◆ **PASSAGE PROPOSÉ**
La notion de confiance dans les données utilisées est donc essentielle. Il est également impératif de disposer d’une structure matérielle adaptée au déploiement de l’IA, tant sur le plan de la performance de traitement des données que sur la sécurisation de cette utilisation.
- L’IA doit s’appuyer sur un certain nombre de données afin de prendre des décisions. Comment choisir et traiter ces données ?
Cetim : Dans le domaine industriel, peu de données représentatives valent beaucoup plus qu’une base massive non pertinente. En d’autres termes, il faut prétraiter les données massives (filtrage et élimination des données aberrantes, réduction de dimension…) afin d’utiliser les méthodes de l’IA et de prendre des décisions pertinentes. On parle de Small data dès que possible lorsque l’on a une idée précise de ce que l’on cherche.
Les données d’entrée qui serviront à l’apprentissage doivent être représentatives du phénomène physique réel, en prenant en compte les variations des paramètres influents (matière première, process, moyen de mesure et d’analyse, etc.). L’importance d’une bonne connaissance de l’architecture du système et de la stratégie de mesure associée est critique.

◆ **INFORMATIONS FOURNIES**
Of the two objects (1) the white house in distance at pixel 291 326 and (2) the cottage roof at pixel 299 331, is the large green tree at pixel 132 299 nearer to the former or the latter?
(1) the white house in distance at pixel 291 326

* * *

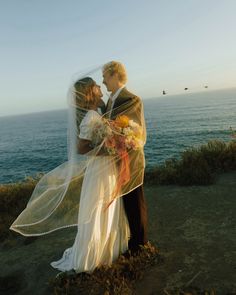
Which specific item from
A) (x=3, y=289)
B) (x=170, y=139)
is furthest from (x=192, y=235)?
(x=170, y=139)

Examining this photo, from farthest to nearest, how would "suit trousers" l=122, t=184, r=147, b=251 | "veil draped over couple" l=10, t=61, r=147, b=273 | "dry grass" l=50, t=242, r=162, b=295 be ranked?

◆ **CONSIGNES DE TRAVAIL**
**a.** D'après le passage sur les données de l'IA, qu'est-ce qui vaut beaucoup plus qu'une base massive non pertinente dans le domaine industriel ?
**b.** Poursuivez le passage sur les données de l'IA après sa dernière phrase.

◆ **RÉSULTATS PAR TÂCHE**
**a.** Peu de données représentatives.

**b.**
On parle donc ensuite de Smart data, dans lequel le savoir du métier doit être injecté pour aboutir à des solutions exploitables.
En règle générale le traitement temps réel est rendu possible grâce à l’IoT lorsque l’algorithme est déjà validé et les indicateurs définis. Les données peuvent être transmises et traitées en temps réel cependant l’impact peut varier d’une fonction à une autre. Par exemple, si on parle de sécurité de fonctionnement et que le temps réel est de l’ordre de la seconde, il vaut mieux privilégier l’Edge computing mais cela se fera au détriment de la souplesse d’évolution de la solution.
- Les applications à base d’IA peuvent-elles évoluer au fil des besoins et des nouvelles exigences des industriels ?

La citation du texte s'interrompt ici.